> _PROBLEM STATEMENT_: Give the entries again, word for word.

________________________

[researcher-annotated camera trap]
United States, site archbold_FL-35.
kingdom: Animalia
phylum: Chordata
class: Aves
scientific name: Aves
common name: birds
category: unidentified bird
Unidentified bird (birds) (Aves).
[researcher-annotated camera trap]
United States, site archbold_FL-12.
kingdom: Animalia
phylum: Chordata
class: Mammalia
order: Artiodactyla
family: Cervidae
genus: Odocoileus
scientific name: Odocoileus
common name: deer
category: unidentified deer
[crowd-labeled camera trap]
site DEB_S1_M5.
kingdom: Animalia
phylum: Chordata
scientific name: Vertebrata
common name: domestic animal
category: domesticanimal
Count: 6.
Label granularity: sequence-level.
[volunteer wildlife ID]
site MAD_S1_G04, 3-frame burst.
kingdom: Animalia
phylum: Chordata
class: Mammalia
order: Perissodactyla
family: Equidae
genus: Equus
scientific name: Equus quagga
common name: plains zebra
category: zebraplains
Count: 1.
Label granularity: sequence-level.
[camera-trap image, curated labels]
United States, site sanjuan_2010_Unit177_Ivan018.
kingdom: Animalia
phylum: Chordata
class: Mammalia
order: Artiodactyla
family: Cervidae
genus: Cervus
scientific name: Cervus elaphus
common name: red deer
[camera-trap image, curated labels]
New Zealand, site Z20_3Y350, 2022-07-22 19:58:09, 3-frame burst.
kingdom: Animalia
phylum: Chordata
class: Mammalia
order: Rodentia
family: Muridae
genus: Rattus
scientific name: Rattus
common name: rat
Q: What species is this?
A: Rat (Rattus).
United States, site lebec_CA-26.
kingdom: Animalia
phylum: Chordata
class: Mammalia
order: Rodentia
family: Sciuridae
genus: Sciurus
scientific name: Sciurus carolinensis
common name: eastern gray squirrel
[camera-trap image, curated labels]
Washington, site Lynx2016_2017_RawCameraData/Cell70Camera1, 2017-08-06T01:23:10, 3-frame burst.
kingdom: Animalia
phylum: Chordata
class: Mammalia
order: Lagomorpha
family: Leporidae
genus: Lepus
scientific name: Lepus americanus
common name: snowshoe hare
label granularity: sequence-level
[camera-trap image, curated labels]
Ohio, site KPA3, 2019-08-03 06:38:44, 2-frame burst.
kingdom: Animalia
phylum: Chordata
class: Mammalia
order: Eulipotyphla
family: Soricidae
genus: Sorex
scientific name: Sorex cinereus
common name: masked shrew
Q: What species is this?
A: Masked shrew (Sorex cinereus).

________________________

> _YOUR SOLUTION_:
[researcher-annotated camera trap]
United States, site archbold_FL-35.
kingdom: Animalia
phylum: Chordata
class: Aves
scientific name: Aves
common name: birds
category: unidentified bird
Unidentified bird (birds) (Aves).
[researcher-annotated camera trap]
United States, site archbold_FL-12.
kingdom: Animalia
phylum: Chordata
class: Mammalia
order: Artiodactyla
family: Cervidae
genus: Odocoileus
scientific name: Odocoileus
common name: deer
category: unidentified deer
[crowd-labeled camera trap]
site DEB_S1_M5.
kingdom: Animalia
phylum: Chordata
scientific name: Vertebrata
common name: domestic animal
category: domesticanimal
Count: 6.
Label granularity: sequence-level.
[volunteer wildlife ID]
site MAD_S1_G04, 3-frame burst.
kingdom: Animalia
phylum: Chordata
class: Mammalia
order: Perissodactyla
family: Equidae
genus: Equus
scientific name: Equus quagga
common name: plains zebra
category: zebraplains
Count: 1.
Label granularity: sequence-level.
[camera-trap image, curated labels]
United States, site sanjuan_2010_Unit177_Ivan018.
kingdom: Animalia
phylum: Chordata
class: Mammalia
order: Artiodactyla
family: Cervidae
genus: Cervus
scientific name: Cervus elaphus
common name: red deer
[camera-trap image, curated labels]
New Zealand, site Z20_3Y350, 2022-07-22 19:58:09, 3-frame burst.
kingdom: Animalia
phylum: Chordata
class: Mammalia
order: Rodentia
family: Muridae
genus: Rattus
scientific name: Rattus
common name: rat
Q: What species is this?
A: Rat (Rattus).
United States, site lebec_CA-26.
kingdom: Animalia
phylum: Chordata
class: Mammalia
order: Rodentia
family: Sciuridae
genus: Sciurus
scientific name: Sciurus carolinensis
common name: eastern gray squirrel
[camera-trap image, curated labels]
Washington, site Lynx2016_2017_RawCameraData/Cell70Camera1, 2017-08-06T01:23:10, 3-frame burst.
kingdom: Animalia
phylum: Chordata
class: Mammalia
order: Lagomorpha
family: Leporidae
genus: Lepus
scientific name: Lepus americanus
common name: snowshoe hare
label granularity: sequence-level
[camera-trap image, curated labels]
Ohio, site KPA3, 2019-08-03 06:38:44, 2-frame burst.
kingdom: Animalia
phylum: Chordata
class: Mammalia
order: Eulipotyphla
family: Soricidae
genus: Sorex
scientific name: Sorex cinereus
common name: masked shrew
Q: What species is this?
A: Masked shrew (Sorex cinereus).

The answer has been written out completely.